While the proposed CEL-DL-Bagging framework demonstrates superior performance in rice leaf disease identification, several important considerations and limitations merit discussion.
(1) The field rice disease dataset used in this paper was sourced from the rice green high-yield, efficient, and productive demonstration fields in Gaoyou City, and Yangzhou City, both in Jiangsu Province. The experiment utilized network data expansion, data enhancement, and transfer learning techniques to mitigate the impact of limited data volume.

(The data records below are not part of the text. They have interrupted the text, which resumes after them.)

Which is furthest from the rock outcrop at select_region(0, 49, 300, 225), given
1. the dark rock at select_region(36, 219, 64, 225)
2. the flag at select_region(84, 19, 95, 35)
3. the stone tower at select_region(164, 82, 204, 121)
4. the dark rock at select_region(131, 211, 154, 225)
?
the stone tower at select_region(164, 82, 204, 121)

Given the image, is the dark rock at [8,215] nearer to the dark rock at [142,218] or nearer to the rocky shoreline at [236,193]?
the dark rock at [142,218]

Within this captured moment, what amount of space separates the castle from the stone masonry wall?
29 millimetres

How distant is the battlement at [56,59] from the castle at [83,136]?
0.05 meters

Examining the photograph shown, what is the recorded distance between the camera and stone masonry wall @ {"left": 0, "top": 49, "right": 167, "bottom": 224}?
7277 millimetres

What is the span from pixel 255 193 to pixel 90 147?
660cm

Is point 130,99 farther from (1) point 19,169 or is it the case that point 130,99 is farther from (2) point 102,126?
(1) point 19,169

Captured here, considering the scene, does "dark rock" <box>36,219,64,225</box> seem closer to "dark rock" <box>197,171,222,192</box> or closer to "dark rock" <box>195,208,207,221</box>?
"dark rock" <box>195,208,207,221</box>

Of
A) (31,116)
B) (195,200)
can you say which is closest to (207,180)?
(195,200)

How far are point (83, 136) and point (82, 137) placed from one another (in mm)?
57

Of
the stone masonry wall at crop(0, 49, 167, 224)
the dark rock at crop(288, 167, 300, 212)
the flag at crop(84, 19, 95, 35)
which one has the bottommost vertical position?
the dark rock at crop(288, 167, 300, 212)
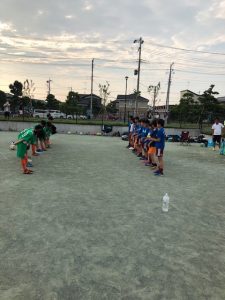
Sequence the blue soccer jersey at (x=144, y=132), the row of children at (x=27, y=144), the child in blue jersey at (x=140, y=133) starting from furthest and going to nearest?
the child in blue jersey at (x=140, y=133)
the blue soccer jersey at (x=144, y=132)
the row of children at (x=27, y=144)

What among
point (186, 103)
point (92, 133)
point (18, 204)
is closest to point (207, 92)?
point (186, 103)

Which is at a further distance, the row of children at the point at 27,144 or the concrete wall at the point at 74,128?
the concrete wall at the point at 74,128

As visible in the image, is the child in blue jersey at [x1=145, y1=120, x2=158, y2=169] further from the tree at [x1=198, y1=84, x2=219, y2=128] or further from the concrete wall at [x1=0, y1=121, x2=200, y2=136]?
the tree at [x1=198, y1=84, x2=219, y2=128]

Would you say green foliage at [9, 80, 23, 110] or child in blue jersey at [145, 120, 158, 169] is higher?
green foliage at [9, 80, 23, 110]

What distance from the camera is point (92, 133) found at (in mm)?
26594

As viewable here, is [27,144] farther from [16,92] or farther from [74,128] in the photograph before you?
[16,92]

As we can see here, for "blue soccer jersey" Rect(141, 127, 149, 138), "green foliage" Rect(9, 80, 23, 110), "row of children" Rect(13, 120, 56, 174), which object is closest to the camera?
"row of children" Rect(13, 120, 56, 174)

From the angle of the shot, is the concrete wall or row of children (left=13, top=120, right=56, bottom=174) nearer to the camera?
row of children (left=13, top=120, right=56, bottom=174)

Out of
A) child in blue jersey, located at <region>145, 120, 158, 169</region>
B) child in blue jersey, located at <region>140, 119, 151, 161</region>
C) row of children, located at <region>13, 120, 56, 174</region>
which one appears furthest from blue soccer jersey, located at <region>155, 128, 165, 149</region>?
row of children, located at <region>13, 120, 56, 174</region>

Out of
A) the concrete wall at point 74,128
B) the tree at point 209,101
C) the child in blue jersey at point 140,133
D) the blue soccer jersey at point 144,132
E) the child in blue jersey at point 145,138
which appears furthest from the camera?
the tree at point 209,101

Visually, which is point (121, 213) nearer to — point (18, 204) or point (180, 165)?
point (18, 204)

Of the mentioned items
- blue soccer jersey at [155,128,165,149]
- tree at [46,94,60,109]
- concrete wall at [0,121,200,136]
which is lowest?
concrete wall at [0,121,200,136]

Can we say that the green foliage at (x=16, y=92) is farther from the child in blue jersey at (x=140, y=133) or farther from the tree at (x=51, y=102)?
the child in blue jersey at (x=140, y=133)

Further expansion of the field rice disease dataset will be required with the assistance of agricultural researchers;
(2) The field rice disease recognition model in this paper has not yet been tested with a more diverse range of rice disease phenotypic features. Further efforts are needed to increase data diversity and validate the model’s performance under other disease manifestation scenarios to enhance its generalization capability;
(3) This paper improved the network model’s performance in identifying rice diseases in the field through a position-based attention mechanism and an improved depth-guided aggregation algorithm. However, there is still room for improvement. In the future, we will attempt to integrate more advanced deep learning technologies with the identification model to improve identification accuracy, speed, and adaptability under different environmental conditions, thereby optimizing the rice disease identification model in the field.